Dear Statalist members,

I hope you are well.

I am seeking guidance in regards to the first investigation I will conduct using Stata - I have a few weeks off for Christmas and thought to self-teach myself some Econometrics/Statistics mainly using Dr Jeff Wooldrige's book. Interestingly, statistics/econometrics were not taught during my Economics undergrad!

I aim to carry out an investigation into participation of married women in the labour force and educational attainment, using the mroz dataset.

As participation in the labour force is binary, I am going to use the linear probability model - however, due to its limitations, I thought to include a probit model and compare the results.

Essentially, beyond simply interpreting the coefficients from each model, I am unsure what else to include during my little project. I wonder what tests would be appropriate and are needed?
- I know if it was a simple linear regression, I would conduct tests for heteroscedasticity, collinearity and the like but due to the differing assumptions of the LPM and probit are these still applicable?

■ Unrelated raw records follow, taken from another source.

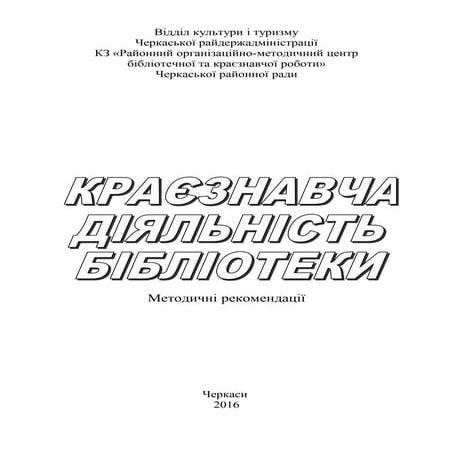 Відділ культури і туризму
Черкаської райдержадміністрації
КЗ «Районний організаційно-методичний центр
бібліотечної та краєзнавчої роботи»
Черкаської районної ради

КРАЄЗНАВЧА
ДІЯЛЬНІСТЬ
БІБЛІОТЕКИ

Методичні рекомендації

Черкаси
2016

The following is what I have completed so far, if anyone would be able to provide a brief comment on any major flaws or suggest any tests to run it would be much appreciated. I had hoped to share my project upon completion here too, but if anyone would like to view the project rather than simply this outline I could share it.

Introduction:
  • Focussed largely on the work of Becker and Mincer + a general discussion on why increasing educational attainment of women is important
Data description:
  • Pretty standard approach here, I have included a description and some summary statistics on the variables inlf, educ, exper, expersq, nwifeinc, age, kidslt6, kidsge6
  • I have also included a catplot depicting labour force participation by educational attainment.
Model 1:
  • Reg inlf educ, robust
  • Scatterplot to show how the outcomes are boolean (should I discuss how this shows assumption violation?)
Model 2:
  • Reg inlf educ exper expersq, robust
  • This model is one I am not so sure about, I had seen it used in other papers working with the mroz dataset. However, I fail to see why I should discuss expersq as opposed to the square of educ if I am looking for diminishing returns. However, generation of educsq made my coefficients statistically insignificant so I dropped it.
Model 3:
  • Reg inlf educ exper expersq nwifeinc age kidslt6 kidsge6, robust
  • Pairwise correlation on age and experience
  • Can I test for joint significance on solely kidsge6 and thus drop it as it is both statistically insignificant by itself and also insignificant upon using the 'test' command
Model 4:
  • probit inlf educ exper expersq nwifeinc age kidslt6 kidsge6, robust
  • mfx, at(mean)
  • Then compare probit result to LPM result.
Discussion of issues:
  • Mainly problem of OVB
  • Discussion of external validity.
I appreciate any replies immensely!